Elastic Anisotropic Viscoplastic Modeling of the Strain-Rate-Dependent Stress–Strain Behavior of K0-Consolidated Natural Marine Clays in Triaxial Shear Tests

Abstract

This paper presents a new three-dimensional (3D) anisotropic elastic viscoplastic (EVP) model for the time-dependent stress-strain behavior of Ko-consolidated marine clays. A nonlinear creep function with a limit for the creep volumetric strain under an isotropic or odometer Ko-consolidated stressing condition and a nonsymmetrical elliptical loading locus are incorporated in the 3D anisotropic EVP model. An alpha-line defines the inclination of the nonsymmetrical elliptical loading locus in the p'-q plane and is commonly used for natural soils. All model parameters are determined from the results of one set of consolidated undrained compression tests and an isotropic consolidation/creep test. With the parameters determined, the 3D anisotropic EVP model is used to simulate the behavior of Ko-consolidation tests and the strain-rate-dependent stress-strain behaviors of the Ko-consolidated triaxial compression and extension tests on natural Hong Kong marine deposit clay specimens.

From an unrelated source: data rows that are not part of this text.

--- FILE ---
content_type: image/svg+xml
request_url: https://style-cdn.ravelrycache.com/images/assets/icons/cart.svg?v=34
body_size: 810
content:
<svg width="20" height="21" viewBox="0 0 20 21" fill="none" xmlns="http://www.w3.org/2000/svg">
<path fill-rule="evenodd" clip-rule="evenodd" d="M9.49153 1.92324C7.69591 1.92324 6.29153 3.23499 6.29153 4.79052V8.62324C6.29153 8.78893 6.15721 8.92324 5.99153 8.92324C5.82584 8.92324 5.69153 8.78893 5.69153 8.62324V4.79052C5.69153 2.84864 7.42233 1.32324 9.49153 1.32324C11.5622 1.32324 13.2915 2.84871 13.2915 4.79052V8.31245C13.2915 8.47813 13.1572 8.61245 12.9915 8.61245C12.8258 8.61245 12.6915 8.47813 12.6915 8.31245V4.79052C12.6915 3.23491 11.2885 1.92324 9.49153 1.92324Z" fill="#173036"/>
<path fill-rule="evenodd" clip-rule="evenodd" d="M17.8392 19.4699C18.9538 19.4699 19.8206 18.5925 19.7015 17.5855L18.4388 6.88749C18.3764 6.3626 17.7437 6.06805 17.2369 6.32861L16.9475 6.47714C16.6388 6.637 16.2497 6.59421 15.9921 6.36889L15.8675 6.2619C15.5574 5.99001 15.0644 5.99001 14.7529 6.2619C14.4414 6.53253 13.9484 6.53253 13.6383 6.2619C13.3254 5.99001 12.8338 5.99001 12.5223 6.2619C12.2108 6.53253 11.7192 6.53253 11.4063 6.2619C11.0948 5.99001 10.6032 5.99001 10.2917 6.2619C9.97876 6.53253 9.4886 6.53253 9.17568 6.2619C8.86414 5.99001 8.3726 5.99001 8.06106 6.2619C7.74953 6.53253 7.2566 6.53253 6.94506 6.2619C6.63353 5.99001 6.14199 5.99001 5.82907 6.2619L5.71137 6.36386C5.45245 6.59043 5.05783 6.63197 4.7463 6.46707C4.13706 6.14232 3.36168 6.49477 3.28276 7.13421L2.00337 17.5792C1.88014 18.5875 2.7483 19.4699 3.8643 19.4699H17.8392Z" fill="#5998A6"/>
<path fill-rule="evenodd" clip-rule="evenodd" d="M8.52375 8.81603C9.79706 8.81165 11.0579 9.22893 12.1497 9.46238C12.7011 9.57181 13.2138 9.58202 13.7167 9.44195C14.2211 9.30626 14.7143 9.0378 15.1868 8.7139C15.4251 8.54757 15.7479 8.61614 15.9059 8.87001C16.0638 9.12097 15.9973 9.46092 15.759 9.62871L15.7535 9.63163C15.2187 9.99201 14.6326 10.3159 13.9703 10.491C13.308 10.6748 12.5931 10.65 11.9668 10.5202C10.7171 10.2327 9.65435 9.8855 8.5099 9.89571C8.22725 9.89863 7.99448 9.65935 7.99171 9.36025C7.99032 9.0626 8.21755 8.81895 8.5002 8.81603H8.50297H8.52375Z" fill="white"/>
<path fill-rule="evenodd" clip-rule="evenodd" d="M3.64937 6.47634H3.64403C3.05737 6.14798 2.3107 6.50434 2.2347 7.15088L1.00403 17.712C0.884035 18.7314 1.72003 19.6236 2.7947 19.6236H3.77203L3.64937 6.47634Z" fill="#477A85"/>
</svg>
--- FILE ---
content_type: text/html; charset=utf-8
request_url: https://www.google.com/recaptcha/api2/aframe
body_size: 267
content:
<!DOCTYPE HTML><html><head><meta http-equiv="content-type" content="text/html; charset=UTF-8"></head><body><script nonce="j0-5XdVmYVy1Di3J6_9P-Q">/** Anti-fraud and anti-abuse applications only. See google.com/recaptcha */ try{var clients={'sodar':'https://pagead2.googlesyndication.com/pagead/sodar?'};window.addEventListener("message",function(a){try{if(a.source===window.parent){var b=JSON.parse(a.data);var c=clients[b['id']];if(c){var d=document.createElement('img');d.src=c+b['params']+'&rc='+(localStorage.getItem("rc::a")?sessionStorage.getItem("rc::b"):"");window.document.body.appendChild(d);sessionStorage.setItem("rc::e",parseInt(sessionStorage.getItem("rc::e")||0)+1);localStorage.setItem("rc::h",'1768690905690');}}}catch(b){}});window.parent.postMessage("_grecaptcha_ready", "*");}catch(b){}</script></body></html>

These triaxial Ko-consolidated specimens were sheared at step-changed axial strain rates from +2 to +0.2, +20, -2 (unloading) and +2%/h (reloading) for compression tests; or from -2 to -0.2, -20, +2 (unloading), and -2%/h (reloading) for extension tests, all in an undrained condition. The simulation results of all these tests are compared with the test results. The validation and limitations of the model are then evaluated and discussed.